I am not responsible for anything that happens to your phone by following these instructions. Do at your own risk, blah, blah, blah...

These instructions worked for me to get on TW4 with ext4 with no data wipe issue in CWR, and has worked for other people. I'd like to give big thanks to imnuts for the ROM and recover, and imoseyon for the kernel. This is all thanks to them...all I'm contributing is the procedure.

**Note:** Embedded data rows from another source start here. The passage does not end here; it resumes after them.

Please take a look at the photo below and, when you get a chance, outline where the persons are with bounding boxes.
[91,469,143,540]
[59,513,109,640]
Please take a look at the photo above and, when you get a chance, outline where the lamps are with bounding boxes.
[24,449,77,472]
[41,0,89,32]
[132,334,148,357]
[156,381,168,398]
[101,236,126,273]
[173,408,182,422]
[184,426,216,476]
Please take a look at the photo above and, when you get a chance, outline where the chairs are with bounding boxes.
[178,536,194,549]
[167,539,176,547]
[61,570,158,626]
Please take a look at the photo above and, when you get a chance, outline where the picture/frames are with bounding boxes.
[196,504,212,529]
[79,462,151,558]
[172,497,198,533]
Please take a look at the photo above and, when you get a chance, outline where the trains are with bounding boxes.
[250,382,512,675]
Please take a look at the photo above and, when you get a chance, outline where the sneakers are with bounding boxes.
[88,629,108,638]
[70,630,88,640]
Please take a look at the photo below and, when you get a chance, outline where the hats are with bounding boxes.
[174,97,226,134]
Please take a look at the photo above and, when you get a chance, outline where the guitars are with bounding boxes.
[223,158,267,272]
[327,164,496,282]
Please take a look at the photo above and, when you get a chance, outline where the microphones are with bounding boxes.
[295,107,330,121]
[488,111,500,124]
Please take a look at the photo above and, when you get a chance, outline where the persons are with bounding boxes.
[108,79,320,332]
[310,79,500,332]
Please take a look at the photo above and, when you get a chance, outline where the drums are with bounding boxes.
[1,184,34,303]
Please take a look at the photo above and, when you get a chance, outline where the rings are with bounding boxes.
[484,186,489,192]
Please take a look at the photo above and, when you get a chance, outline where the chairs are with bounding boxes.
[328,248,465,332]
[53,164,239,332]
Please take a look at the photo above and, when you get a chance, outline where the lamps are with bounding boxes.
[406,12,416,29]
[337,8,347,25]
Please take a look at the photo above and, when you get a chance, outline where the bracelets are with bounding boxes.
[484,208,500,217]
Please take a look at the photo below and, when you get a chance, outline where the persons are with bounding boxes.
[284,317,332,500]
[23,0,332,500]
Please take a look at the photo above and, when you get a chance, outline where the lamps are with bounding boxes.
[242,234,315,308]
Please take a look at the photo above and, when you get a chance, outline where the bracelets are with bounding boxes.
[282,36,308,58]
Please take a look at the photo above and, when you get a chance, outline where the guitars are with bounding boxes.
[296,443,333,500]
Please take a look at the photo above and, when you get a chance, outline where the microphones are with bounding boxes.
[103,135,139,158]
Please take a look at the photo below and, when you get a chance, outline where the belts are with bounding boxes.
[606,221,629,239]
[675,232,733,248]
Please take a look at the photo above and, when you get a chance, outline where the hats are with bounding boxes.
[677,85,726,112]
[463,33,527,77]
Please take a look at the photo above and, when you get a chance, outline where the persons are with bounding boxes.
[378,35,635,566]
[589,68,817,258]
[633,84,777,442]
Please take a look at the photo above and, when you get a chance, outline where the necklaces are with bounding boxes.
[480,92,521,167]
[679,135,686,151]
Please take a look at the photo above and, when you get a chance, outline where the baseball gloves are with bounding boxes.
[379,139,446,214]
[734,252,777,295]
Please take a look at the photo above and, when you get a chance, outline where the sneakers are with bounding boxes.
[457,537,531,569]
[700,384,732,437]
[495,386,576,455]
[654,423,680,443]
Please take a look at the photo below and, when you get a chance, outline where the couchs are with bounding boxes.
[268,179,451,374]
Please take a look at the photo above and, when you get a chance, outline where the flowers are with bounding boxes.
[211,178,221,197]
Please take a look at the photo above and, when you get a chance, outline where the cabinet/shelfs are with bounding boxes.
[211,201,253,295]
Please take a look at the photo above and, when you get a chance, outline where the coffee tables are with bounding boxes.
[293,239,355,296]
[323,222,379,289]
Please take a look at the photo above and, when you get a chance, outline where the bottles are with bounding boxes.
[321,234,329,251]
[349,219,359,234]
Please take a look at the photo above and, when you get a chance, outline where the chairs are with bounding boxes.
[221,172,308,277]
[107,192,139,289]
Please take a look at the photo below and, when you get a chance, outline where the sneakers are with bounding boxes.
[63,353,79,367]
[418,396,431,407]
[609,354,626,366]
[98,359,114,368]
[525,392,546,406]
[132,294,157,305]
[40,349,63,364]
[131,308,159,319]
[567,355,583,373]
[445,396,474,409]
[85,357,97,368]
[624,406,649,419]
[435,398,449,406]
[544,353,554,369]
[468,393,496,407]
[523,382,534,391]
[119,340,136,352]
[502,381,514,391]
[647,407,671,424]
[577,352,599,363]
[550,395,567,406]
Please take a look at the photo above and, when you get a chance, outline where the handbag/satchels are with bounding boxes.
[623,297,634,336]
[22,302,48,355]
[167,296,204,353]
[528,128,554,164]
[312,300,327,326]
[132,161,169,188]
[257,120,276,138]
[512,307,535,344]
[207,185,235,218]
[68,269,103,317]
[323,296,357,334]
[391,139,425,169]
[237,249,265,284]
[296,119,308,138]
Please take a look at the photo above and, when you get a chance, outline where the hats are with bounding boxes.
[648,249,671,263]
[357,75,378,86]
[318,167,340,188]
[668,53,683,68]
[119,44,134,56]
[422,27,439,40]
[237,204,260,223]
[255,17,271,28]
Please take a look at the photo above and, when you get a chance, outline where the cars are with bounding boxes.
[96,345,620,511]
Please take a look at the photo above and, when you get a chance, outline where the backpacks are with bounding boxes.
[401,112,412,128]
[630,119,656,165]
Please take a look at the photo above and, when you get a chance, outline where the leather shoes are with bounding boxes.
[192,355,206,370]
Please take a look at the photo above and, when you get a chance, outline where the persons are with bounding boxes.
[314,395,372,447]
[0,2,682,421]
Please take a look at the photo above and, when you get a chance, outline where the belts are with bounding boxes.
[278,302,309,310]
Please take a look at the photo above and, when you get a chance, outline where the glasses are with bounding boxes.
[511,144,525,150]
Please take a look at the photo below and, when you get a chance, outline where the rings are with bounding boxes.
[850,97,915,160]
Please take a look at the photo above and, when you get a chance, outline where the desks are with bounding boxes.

You'll need the following:
Odin3 v1.82: http://megaupload.com/?d=M6CO8E1K
Stock EP1W Odin: http://www.uploadking.com/6VCJPYAG0I
Charge PIT file: http://www.mediafire.com/?kk62yxpp8b8x918
imnuts blue ClockworkMod Recovery (orange may work, but is untested): http://cl.ly/9t7H
imnuts TW4 ROM (optional, if you want TW4): http://imnuts.org/downloads/charge/ep1w/0912_tw4_ep1w.zip
imoseyon GB Voodoo kernel: http://cl.ly/ABKF

1) Copy TW4 ROM and imoseyon kernel to your SD card.
2) Odin stock EP1W+PIT to your device. (instructions at http://forum.xda-developers.com/showthread.php?t=1111486)
3) Reboot the phone and allow it to completely boot.
4) Power off the phone.
5) Odin CWR to your device.
6) Boot immediately into CWR by holding Home+Vol Up+Power.
7) Wipe data.
8) Wipe cache.
9) Wipe dalvik cache.
10) Flash TW4 ROM. (optional)
11) Flash imoseyon kernel.
12) Reboot your phone.

Upon booting, you should hear Linda converting your partitions (unless you have Voodoo disabled). You can use Voodoo Control to check your ext4 status. Best of all, you should now experience no data wipes when using CWR.


----------



## dwitherell (Jul 23, 2011)

I was actually wondering about the pit file and leaked stock GB - didn't know if Froyo-GB differences made that particular pit file not function as it should (or make other things not function as they should). Glad to see in this case that it at least doesn't break things!


----------